[Records contained in a dataset]
▼▼▼

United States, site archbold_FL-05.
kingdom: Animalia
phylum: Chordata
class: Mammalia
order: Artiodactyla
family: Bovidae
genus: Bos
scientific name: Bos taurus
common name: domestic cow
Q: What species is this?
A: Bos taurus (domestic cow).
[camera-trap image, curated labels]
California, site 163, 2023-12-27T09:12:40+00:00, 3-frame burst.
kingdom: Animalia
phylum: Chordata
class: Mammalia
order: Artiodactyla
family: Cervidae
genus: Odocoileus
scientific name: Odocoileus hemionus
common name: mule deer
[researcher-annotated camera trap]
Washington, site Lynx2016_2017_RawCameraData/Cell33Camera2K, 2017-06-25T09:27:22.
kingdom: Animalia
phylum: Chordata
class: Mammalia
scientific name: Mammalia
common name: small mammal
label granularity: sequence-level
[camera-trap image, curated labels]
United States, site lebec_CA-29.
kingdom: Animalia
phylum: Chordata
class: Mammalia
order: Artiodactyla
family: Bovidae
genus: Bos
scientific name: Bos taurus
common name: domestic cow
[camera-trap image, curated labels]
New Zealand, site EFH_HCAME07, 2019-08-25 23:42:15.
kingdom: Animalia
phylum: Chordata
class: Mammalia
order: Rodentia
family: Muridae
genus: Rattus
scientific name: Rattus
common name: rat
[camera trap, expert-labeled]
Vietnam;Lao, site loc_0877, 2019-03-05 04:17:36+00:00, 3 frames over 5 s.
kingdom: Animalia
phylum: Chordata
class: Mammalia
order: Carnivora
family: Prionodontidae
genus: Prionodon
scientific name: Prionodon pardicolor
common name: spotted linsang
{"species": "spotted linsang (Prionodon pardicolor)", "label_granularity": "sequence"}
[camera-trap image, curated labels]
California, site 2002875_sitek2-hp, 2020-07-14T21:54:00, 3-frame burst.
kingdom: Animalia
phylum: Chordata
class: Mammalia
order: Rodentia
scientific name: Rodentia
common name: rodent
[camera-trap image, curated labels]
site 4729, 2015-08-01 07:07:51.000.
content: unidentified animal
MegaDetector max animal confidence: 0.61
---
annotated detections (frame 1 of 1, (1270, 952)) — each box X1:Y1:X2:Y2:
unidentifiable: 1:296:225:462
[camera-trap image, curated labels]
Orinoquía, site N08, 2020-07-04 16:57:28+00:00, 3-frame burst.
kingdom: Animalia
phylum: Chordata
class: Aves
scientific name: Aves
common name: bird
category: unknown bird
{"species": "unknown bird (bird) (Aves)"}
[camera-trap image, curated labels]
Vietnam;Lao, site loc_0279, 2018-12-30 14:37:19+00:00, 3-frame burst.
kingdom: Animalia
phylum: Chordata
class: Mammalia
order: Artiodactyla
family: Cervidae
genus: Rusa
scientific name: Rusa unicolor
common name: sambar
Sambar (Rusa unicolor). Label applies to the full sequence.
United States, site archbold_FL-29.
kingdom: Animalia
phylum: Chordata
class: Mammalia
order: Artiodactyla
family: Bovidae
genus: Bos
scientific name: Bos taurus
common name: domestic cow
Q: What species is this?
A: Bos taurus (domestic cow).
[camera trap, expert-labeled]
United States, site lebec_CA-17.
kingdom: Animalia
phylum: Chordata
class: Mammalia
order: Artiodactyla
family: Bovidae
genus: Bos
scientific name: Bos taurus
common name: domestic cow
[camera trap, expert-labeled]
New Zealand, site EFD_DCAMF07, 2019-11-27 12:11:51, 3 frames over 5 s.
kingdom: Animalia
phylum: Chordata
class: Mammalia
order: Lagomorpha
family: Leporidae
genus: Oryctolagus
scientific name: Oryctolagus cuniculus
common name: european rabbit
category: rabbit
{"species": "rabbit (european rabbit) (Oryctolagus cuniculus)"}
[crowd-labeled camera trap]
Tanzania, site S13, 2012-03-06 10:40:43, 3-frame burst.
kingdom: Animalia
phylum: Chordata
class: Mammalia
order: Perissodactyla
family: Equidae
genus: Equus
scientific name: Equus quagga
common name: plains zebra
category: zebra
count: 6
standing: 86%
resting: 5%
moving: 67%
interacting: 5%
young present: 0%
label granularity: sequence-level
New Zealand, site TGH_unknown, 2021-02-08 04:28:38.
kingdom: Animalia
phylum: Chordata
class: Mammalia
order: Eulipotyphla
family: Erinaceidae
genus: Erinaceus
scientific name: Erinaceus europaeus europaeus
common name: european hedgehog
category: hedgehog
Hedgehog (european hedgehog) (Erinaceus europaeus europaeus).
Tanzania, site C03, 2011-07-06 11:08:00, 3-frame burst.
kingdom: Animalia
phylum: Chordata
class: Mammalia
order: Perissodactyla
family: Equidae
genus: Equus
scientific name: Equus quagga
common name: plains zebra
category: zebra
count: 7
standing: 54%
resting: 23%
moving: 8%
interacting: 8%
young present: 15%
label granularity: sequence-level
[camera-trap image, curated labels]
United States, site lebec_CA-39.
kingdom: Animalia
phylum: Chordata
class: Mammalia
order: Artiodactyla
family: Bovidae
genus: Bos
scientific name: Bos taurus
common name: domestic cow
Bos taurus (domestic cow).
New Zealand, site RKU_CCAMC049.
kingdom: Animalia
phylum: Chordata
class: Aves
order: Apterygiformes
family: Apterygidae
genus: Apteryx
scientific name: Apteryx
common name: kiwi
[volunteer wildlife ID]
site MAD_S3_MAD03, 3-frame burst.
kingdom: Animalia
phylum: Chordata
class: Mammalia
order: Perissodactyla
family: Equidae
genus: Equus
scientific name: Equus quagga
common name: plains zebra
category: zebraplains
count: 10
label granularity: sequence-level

▲▲▲

* TASK DESCRIPTION *
Return each line of the data above that includes the word "States".

* RESPONSE *
United States, site archbold_FL-05.
United States, site lebec_CA-29.
United States, site archbold_FL-29.
United States, site lebec_CA-17.
United States, site lebec_CA-39.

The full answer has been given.